Texte à lire:
______

Les Narodniki se trouvèrent acculés à ce dilemme : ou abandonner la propagande, ou attaquer à leur tour gendarmes, agens, espions qui les pourchassaient. Le terrorisme, au début, fut une œuvre de défense et de vengeance. On décidait de répondre à toute mesure d’arbitraire ou de cruauté par un acte de justice révolutionnaire. L’exemple avait été donné par une jeune fille, Vera Zassoulitch, qui, en juin 1878, tirait sur le général Trépof, coupable d’avoir, au mépris de la légalité, fait battre de verges un étudiant prisonnier. Vera ne connaissait pas la victime de Trépof ; spontanément elle avait pris la cause de l’humanité outragée. Saluée comme une émule de Charlotte Corday, elle fut acquittée par le jury, et la haute société, jusqu’au prince Gortchakof, approuva cette sentence. La police essaya en vain d’arrêter l’héroïne à la sortie du tribunal ; délivrée par la foule, elle réussit à gagner l’étranger. Depuis cette aventure, le gouvernement transféra les crimes politiques à la cour martiale, et supprima la publicité des débats. Il fallait empêcher que le banc des accusés ne servît de tribune retentissante et qu’on ne vît se renouveler les scènes tumultueuses du procès des cent quatre-vingt-treize à Pétersbourg.

______

Données enregistrées:
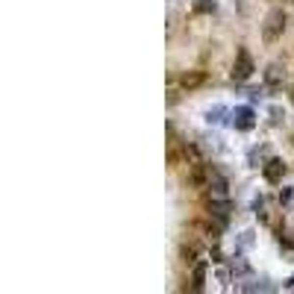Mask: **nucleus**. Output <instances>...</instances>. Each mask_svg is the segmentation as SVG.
<instances>
[{"mask_svg":"<svg viewBox=\"0 0 294 294\" xmlns=\"http://www.w3.org/2000/svg\"><path fill=\"white\" fill-rule=\"evenodd\" d=\"M253 71H256V65H253V59H250V53H247V47H239L236 65H233V80H236V82H244V80L253 77Z\"/></svg>","mask_w":294,"mask_h":294,"instance_id":"f03ea898","label":"nucleus"},{"mask_svg":"<svg viewBox=\"0 0 294 294\" xmlns=\"http://www.w3.org/2000/svg\"><path fill=\"white\" fill-rule=\"evenodd\" d=\"M233 124H236V130H253V124H256L253 109H250V106H239V109L233 112Z\"/></svg>","mask_w":294,"mask_h":294,"instance_id":"0eeeda50","label":"nucleus"},{"mask_svg":"<svg viewBox=\"0 0 294 294\" xmlns=\"http://www.w3.org/2000/svg\"><path fill=\"white\" fill-rule=\"evenodd\" d=\"M197 253H200V247H197L194 241H191V244H183V247H180V259H183L186 265H194V262H197Z\"/></svg>","mask_w":294,"mask_h":294,"instance_id":"9d476101","label":"nucleus"},{"mask_svg":"<svg viewBox=\"0 0 294 294\" xmlns=\"http://www.w3.org/2000/svg\"><path fill=\"white\" fill-rule=\"evenodd\" d=\"M206 209H209V218H215L218 224H227L230 212H233V203H230V197L227 200H206Z\"/></svg>","mask_w":294,"mask_h":294,"instance_id":"39448f33","label":"nucleus"},{"mask_svg":"<svg viewBox=\"0 0 294 294\" xmlns=\"http://www.w3.org/2000/svg\"><path fill=\"white\" fill-rule=\"evenodd\" d=\"M215 9V0H197L194 3V12H212Z\"/></svg>","mask_w":294,"mask_h":294,"instance_id":"f8f14e48","label":"nucleus"},{"mask_svg":"<svg viewBox=\"0 0 294 294\" xmlns=\"http://www.w3.org/2000/svg\"><path fill=\"white\" fill-rule=\"evenodd\" d=\"M283 80H286V68L283 65H268V71H265V82L271 85V88H277V85H283Z\"/></svg>","mask_w":294,"mask_h":294,"instance_id":"6e6552de","label":"nucleus"},{"mask_svg":"<svg viewBox=\"0 0 294 294\" xmlns=\"http://www.w3.org/2000/svg\"><path fill=\"white\" fill-rule=\"evenodd\" d=\"M206 188H209V200H227V197H230V191H227V180H224L218 171L212 174V180H209Z\"/></svg>","mask_w":294,"mask_h":294,"instance_id":"423d86ee","label":"nucleus"},{"mask_svg":"<svg viewBox=\"0 0 294 294\" xmlns=\"http://www.w3.org/2000/svg\"><path fill=\"white\" fill-rule=\"evenodd\" d=\"M292 3H294V0H292Z\"/></svg>","mask_w":294,"mask_h":294,"instance_id":"4468645a","label":"nucleus"},{"mask_svg":"<svg viewBox=\"0 0 294 294\" xmlns=\"http://www.w3.org/2000/svg\"><path fill=\"white\" fill-rule=\"evenodd\" d=\"M212 168L209 165H203V162H194L191 165V171H188V186H194V188H206L209 186V180H212Z\"/></svg>","mask_w":294,"mask_h":294,"instance_id":"7ed1b4c3","label":"nucleus"},{"mask_svg":"<svg viewBox=\"0 0 294 294\" xmlns=\"http://www.w3.org/2000/svg\"><path fill=\"white\" fill-rule=\"evenodd\" d=\"M283 29H286V12H283V9H271L268 18H265V27H262L265 44H274V41L283 35Z\"/></svg>","mask_w":294,"mask_h":294,"instance_id":"f257e3e1","label":"nucleus"},{"mask_svg":"<svg viewBox=\"0 0 294 294\" xmlns=\"http://www.w3.org/2000/svg\"><path fill=\"white\" fill-rule=\"evenodd\" d=\"M203 280H206V265H203V262H194V286H191V289L200 292V289H203Z\"/></svg>","mask_w":294,"mask_h":294,"instance_id":"9b49d317","label":"nucleus"},{"mask_svg":"<svg viewBox=\"0 0 294 294\" xmlns=\"http://www.w3.org/2000/svg\"><path fill=\"white\" fill-rule=\"evenodd\" d=\"M203 82H206V74H203V71H188V74L180 77V85H183V88H200Z\"/></svg>","mask_w":294,"mask_h":294,"instance_id":"1a4fd4ad","label":"nucleus"},{"mask_svg":"<svg viewBox=\"0 0 294 294\" xmlns=\"http://www.w3.org/2000/svg\"><path fill=\"white\" fill-rule=\"evenodd\" d=\"M262 177H265L271 186L283 183V177H286V162H283V159H268V162L262 165Z\"/></svg>","mask_w":294,"mask_h":294,"instance_id":"20e7f679","label":"nucleus"},{"mask_svg":"<svg viewBox=\"0 0 294 294\" xmlns=\"http://www.w3.org/2000/svg\"><path fill=\"white\" fill-rule=\"evenodd\" d=\"M292 100H294V97H292Z\"/></svg>","mask_w":294,"mask_h":294,"instance_id":"ddd939ff","label":"nucleus"}]
</instances>
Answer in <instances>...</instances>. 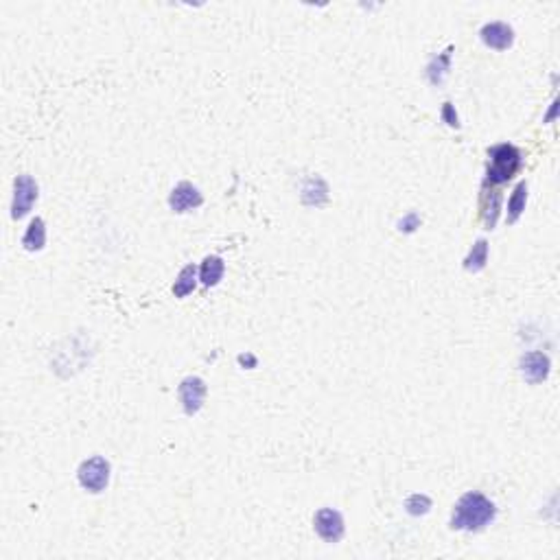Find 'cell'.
I'll list each match as a JSON object with an SVG mask.
<instances>
[{
	"instance_id": "obj_9",
	"label": "cell",
	"mask_w": 560,
	"mask_h": 560,
	"mask_svg": "<svg viewBox=\"0 0 560 560\" xmlns=\"http://www.w3.org/2000/svg\"><path fill=\"white\" fill-rule=\"evenodd\" d=\"M479 35L483 44L497 50H508L514 42V31L506 22H490L481 29Z\"/></svg>"
},
{
	"instance_id": "obj_13",
	"label": "cell",
	"mask_w": 560,
	"mask_h": 560,
	"mask_svg": "<svg viewBox=\"0 0 560 560\" xmlns=\"http://www.w3.org/2000/svg\"><path fill=\"white\" fill-rule=\"evenodd\" d=\"M526 199H528V184L521 182L514 188L510 201H508V221H510V223H514L521 217V212L526 210Z\"/></svg>"
},
{
	"instance_id": "obj_14",
	"label": "cell",
	"mask_w": 560,
	"mask_h": 560,
	"mask_svg": "<svg viewBox=\"0 0 560 560\" xmlns=\"http://www.w3.org/2000/svg\"><path fill=\"white\" fill-rule=\"evenodd\" d=\"M195 276H197L195 265H186L184 270L180 272V276H177L175 285H173L175 298H184V296H188L190 291L195 289Z\"/></svg>"
},
{
	"instance_id": "obj_1",
	"label": "cell",
	"mask_w": 560,
	"mask_h": 560,
	"mask_svg": "<svg viewBox=\"0 0 560 560\" xmlns=\"http://www.w3.org/2000/svg\"><path fill=\"white\" fill-rule=\"evenodd\" d=\"M494 514H497V510H494V503L490 499H486L479 492H466L464 497L455 503L451 528L477 532L481 528H486L494 519Z\"/></svg>"
},
{
	"instance_id": "obj_19",
	"label": "cell",
	"mask_w": 560,
	"mask_h": 560,
	"mask_svg": "<svg viewBox=\"0 0 560 560\" xmlns=\"http://www.w3.org/2000/svg\"><path fill=\"white\" fill-rule=\"evenodd\" d=\"M556 108H558V101H554V103H552V112L547 114V121H552V119H554V114H556Z\"/></svg>"
},
{
	"instance_id": "obj_11",
	"label": "cell",
	"mask_w": 560,
	"mask_h": 560,
	"mask_svg": "<svg viewBox=\"0 0 560 560\" xmlns=\"http://www.w3.org/2000/svg\"><path fill=\"white\" fill-rule=\"evenodd\" d=\"M46 243V228H44V221L40 217H35L31 221V226L27 228V234H24L22 239V246L24 250H29V252H37V250H42Z\"/></svg>"
},
{
	"instance_id": "obj_17",
	"label": "cell",
	"mask_w": 560,
	"mask_h": 560,
	"mask_svg": "<svg viewBox=\"0 0 560 560\" xmlns=\"http://www.w3.org/2000/svg\"><path fill=\"white\" fill-rule=\"evenodd\" d=\"M447 70H449V50L442 53L438 59H434V63L429 66V79L434 83H440L444 74H447Z\"/></svg>"
},
{
	"instance_id": "obj_7",
	"label": "cell",
	"mask_w": 560,
	"mask_h": 560,
	"mask_svg": "<svg viewBox=\"0 0 560 560\" xmlns=\"http://www.w3.org/2000/svg\"><path fill=\"white\" fill-rule=\"evenodd\" d=\"M315 532L328 543H337L343 537V519L333 508H322L315 514Z\"/></svg>"
},
{
	"instance_id": "obj_2",
	"label": "cell",
	"mask_w": 560,
	"mask_h": 560,
	"mask_svg": "<svg viewBox=\"0 0 560 560\" xmlns=\"http://www.w3.org/2000/svg\"><path fill=\"white\" fill-rule=\"evenodd\" d=\"M490 164H488V175L486 180L490 184H503L517 173L519 164H521V154L519 149L512 145H497L488 151Z\"/></svg>"
},
{
	"instance_id": "obj_10",
	"label": "cell",
	"mask_w": 560,
	"mask_h": 560,
	"mask_svg": "<svg viewBox=\"0 0 560 560\" xmlns=\"http://www.w3.org/2000/svg\"><path fill=\"white\" fill-rule=\"evenodd\" d=\"M499 206H501V195L490 190V193H483L481 197V221L483 226L492 230L494 223H497V217H499Z\"/></svg>"
},
{
	"instance_id": "obj_3",
	"label": "cell",
	"mask_w": 560,
	"mask_h": 560,
	"mask_svg": "<svg viewBox=\"0 0 560 560\" xmlns=\"http://www.w3.org/2000/svg\"><path fill=\"white\" fill-rule=\"evenodd\" d=\"M79 483L90 492H101L106 490L108 481H110V464L106 457L94 455L90 460L81 462L79 470H77Z\"/></svg>"
},
{
	"instance_id": "obj_8",
	"label": "cell",
	"mask_w": 560,
	"mask_h": 560,
	"mask_svg": "<svg viewBox=\"0 0 560 560\" xmlns=\"http://www.w3.org/2000/svg\"><path fill=\"white\" fill-rule=\"evenodd\" d=\"M201 201L203 197L197 190V186H193L190 182H180L173 188V193L169 197V206L173 212H186V210L201 206Z\"/></svg>"
},
{
	"instance_id": "obj_4",
	"label": "cell",
	"mask_w": 560,
	"mask_h": 560,
	"mask_svg": "<svg viewBox=\"0 0 560 560\" xmlns=\"http://www.w3.org/2000/svg\"><path fill=\"white\" fill-rule=\"evenodd\" d=\"M37 199V184L29 175H18L14 182V201H11V217L22 219L29 214Z\"/></svg>"
},
{
	"instance_id": "obj_16",
	"label": "cell",
	"mask_w": 560,
	"mask_h": 560,
	"mask_svg": "<svg viewBox=\"0 0 560 560\" xmlns=\"http://www.w3.org/2000/svg\"><path fill=\"white\" fill-rule=\"evenodd\" d=\"M405 508H407V512L414 514V517L427 514L429 508H431V499L427 497V494H412V497L405 501Z\"/></svg>"
},
{
	"instance_id": "obj_5",
	"label": "cell",
	"mask_w": 560,
	"mask_h": 560,
	"mask_svg": "<svg viewBox=\"0 0 560 560\" xmlns=\"http://www.w3.org/2000/svg\"><path fill=\"white\" fill-rule=\"evenodd\" d=\"M550 357H547L545 352L541 350H532V352H526L523 357L519 361V368H521V374L528 381V383L537 386V383H543V381L550 377Z\"/></svg>"
},
{
	"instance_id": "obj_15",
	"label": "cell",
	"mask_w": 560,
	"mask_h": 560,
	"mask_svg": "<svg viewBox=\"0 0 560 560\" xmlns=\"http://www.w3.org/2000/svg\"><path fill=\"white\" fill-rule=\"evenodd\" d=\"M486 259H488V243L483 239H479L477 243L470 250V254L464 261V267L466 272H479L483 270V265H486Z\"/></svg>"
},
{
	"instance_id": "obj_6",
	"label": "cell",
	"mask_w": 560,
	"mask_h": 560,
	"mask_svg": "<svg viewBox=\"0 0 560 560\" xmlns=\"http://www.w3.org/2000/svg\"><path fill=\"white\" fill-rule=\"evenodd\" d=\"M180 401H182V407L188 416H193L201 410L203 405V399H206V383L199 379V377H186L182 383H180Z\"/></svg>"
},
{
	"instance_id": "obj_12",
	"label": "cell",
	"mask_w": 560,
	"mask_h": 560,
	"mask_svg": "<svg viewBox=\"0 0 560 560\" xmlns=\"http://www.w3.org/2000/svg\"><path fill=\"white\" fill-rule=\"evenodd\" d=\"M223 276V261L219 257H206L201 263L199 278L206 287H214Z\"/></svg>"
},
{
	"instance_id": "obj_18",
	"label": "cell",
	"mask_w": 560,
	"mask_h": 560,
	"mask_svg": "<svg viewBox=\"0 0 560 560\" xmlns=\"http://www.w3.org/2000/svg\"><path fill=\"white\" fill-rule=\"evenodd\" d=\"M442 119L447 121V125H451V127H460V123H457V114L453 112V106H451V103H444V108H442Z\"/></svg>"
}]
</instances>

______

Objectif 1: Dans le texte sur les Narodniki, quelle faute le général Trépof avait-il commise selon l'auteur ?
Objectif 2: Poursuivez le texte sur les Narodniki et les débuts du terrorisme à partir de sa dernière phrase.

Réponse rédigée 1: Il avait, au mépris de la légalité, fait battre de verges un étudiant prisonnier.

Réponse rédigée 2:
Ces rigueurs arbitraires, les grèves de famine, les suicides dans les prisons, entretenaient les sympathies du public et n’étaient pas de nature à décourager les représailles, d’autant que les résultats de la guerre de Turquie (1877) rendaient, vers ce temps, l’opinion particulièrement hostile au gouvernement. Cette guerre avait mis aux prises les slavophiles de Moscou et la bureaucratie de Pétersbourg : elle avait révélé la même insuffisance, les mêmes abus, les mêmes vols que la guerre de Crimée. Aux souvenirs meurtriers de Plevna, à la déception du traité de Berlin, s’ajoutait la gêne extrême des finances. La fermentation générale, analogue à celle qui suivit la mort de Nicolas, excitait les populistes à tenter un combat direct contre l’absolutisme. Au lieu de s’obstiner à dissiper les préjugés des paysans, n’était-il pas plus expédient de se tourner vers les chefs de la puissance policière, d’en venir même à viser la tête, de supprimer le Tsar ?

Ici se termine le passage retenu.